What you need to do: Reproduce the listing below word for word, omitting the pictures from your answer.

Spatial positioning entries
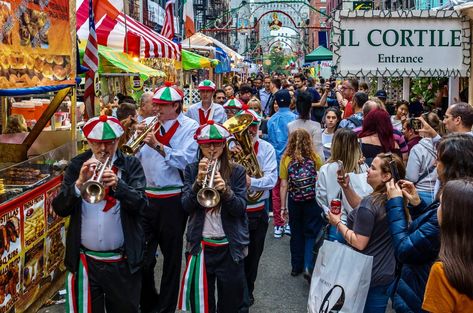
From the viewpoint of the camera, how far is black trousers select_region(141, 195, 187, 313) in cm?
557

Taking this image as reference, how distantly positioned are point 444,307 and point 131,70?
866 centimetres

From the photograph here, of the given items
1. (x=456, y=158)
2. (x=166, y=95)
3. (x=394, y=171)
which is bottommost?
(x=394, y=171)

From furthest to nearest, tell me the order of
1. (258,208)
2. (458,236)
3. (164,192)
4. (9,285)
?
(258,208), (164,192), (9,285), (458,236)

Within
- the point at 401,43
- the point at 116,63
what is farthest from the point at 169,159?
the point at 116,63

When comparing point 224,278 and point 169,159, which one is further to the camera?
point 169,159

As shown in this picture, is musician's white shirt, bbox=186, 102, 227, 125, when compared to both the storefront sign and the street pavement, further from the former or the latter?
the storefront sign

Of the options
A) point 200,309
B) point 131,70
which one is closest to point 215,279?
point 200,309

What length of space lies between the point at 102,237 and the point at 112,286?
380 millimetres

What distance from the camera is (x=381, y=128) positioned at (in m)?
6.22

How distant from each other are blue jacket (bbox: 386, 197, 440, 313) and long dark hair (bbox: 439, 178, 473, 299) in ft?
1.92

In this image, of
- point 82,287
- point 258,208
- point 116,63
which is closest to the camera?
point 82,287

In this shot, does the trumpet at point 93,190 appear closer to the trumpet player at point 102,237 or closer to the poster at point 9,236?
the trumpet player at point 102,237

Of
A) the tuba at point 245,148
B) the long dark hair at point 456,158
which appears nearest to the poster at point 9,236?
the tuba at point 245,148

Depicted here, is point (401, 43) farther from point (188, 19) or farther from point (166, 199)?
point (188, 19)
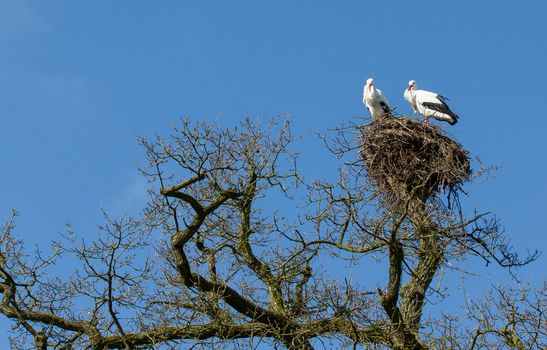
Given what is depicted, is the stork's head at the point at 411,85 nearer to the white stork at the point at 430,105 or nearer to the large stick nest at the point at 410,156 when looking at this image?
the white stork at the point at 430,105

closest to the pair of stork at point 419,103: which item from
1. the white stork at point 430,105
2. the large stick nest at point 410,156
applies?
the white stork at point 430,105

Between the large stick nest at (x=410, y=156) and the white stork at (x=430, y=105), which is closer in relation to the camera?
the large stick nest at (x=410, y=156)

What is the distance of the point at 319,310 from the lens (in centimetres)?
1309

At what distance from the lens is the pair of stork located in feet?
65.9

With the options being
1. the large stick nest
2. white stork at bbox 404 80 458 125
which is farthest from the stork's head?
the large stick nest

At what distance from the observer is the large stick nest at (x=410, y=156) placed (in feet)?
53.4

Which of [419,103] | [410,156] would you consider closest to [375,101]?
[419,103]

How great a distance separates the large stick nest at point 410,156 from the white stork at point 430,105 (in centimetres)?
177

The response:
From the viewpoint of the camera, how far is black trousers select_region(141, 195, 187, 313) in cm?
557

Taking this image as reference, how distantly positioned are point 444,307 and point 131,70?
866 centimetres

From the photograph here, of the given items
1. (x=456, y=158)
2. (x=166, y=95)
3. (x=394, y=171)
which is bottommost?
(x=394, y=171)

From furthest to nearest, tell me the order of
1. (258,208)
2. (458,236)
3. (164,192)
4. (9,285)
?
(258,208), (164,192), (9,285), (458,236)

Within
- the point at 401,43
- the point at 116,63
what is farthest from the point at 169,159?
the point at 116,63

When comparing point 224,278 and point 169,159, which one is further to the camera?
point 169,159

As shown in this picture, is musician's white shirt, bbox=186, 102, 227, 125, when compared to both the storefront sign and the street pavement, further from the former or the latter?
the storefront sign

Of the options
A) point 200,309
B) point 131,70
which one is closest to point 215,279?
point 200,309

What length of space lies between the point at 102,237 and the point at 112,286?
380 millimetres

What distance from the camera is (x=381, y=128) positioned at (in m)?
6.22

How distant from each other are blue jacket (bbox: 386, 197, 440, 313) and long dark hair (bbox: 439, 178, 473, 299) in ft?
1.92

In this image, of
- point 82,287
- point 258,208
- point 116,63
which is closest to the camera?
point 82,287

In this shot, does the trumpet at point 93,190 appear closer to the trumpet player at point 102,237 or closer to the poster at point 9,236?
the trumpet player at point 102,237

Of
A) the tuba at point 245,148
B) the long dark hair at point 456,158
which appears nearest to the poster at point 9,236?
the tuba at point 245,148

Depicted here, is point (401, 43) farther from point (188, 19) or farther from point (166, 199)?
point (188, 19)
Given what is depicted, is the stork's head at the point at 411,85 nearer to the white stork at the point at 430,105 or nearer to the large stick nest at the point at 410,156 when looking at this image?
the white stork at the point at 430,105

closest to the pair of stork at point 419,103: which item from
1. the white stork at point 430,105
2. the large stick nest at point 410,156
applies?
the white stork at point 430,105

Between the large stick nest at (x=410, y=156) and the white stork at (x=430, y=105), which is closer in relation to the camera?
the large stick nest at (x=410, y=156)

What is the distance of the point at 319,310 from the lens (in centimetres)?
1309

At what distance from the lens is the pair of stork located in feet?
65.9

With the options being
1. the large stick nest
2. white stork at bbox 404 80 458 125
which is farthest from the stork's head?
the large stick nest

At what distance from the observer is the large stick nest at (x=410, y=156) placed (in feet)?
53.4

Which of [419,103] | [410,156] would you consider closest to [375,101]?
[419,103]

How great a distance separates the large stick nest at point 410,156 from the white stork at point 430,105 (in centimetres)?
177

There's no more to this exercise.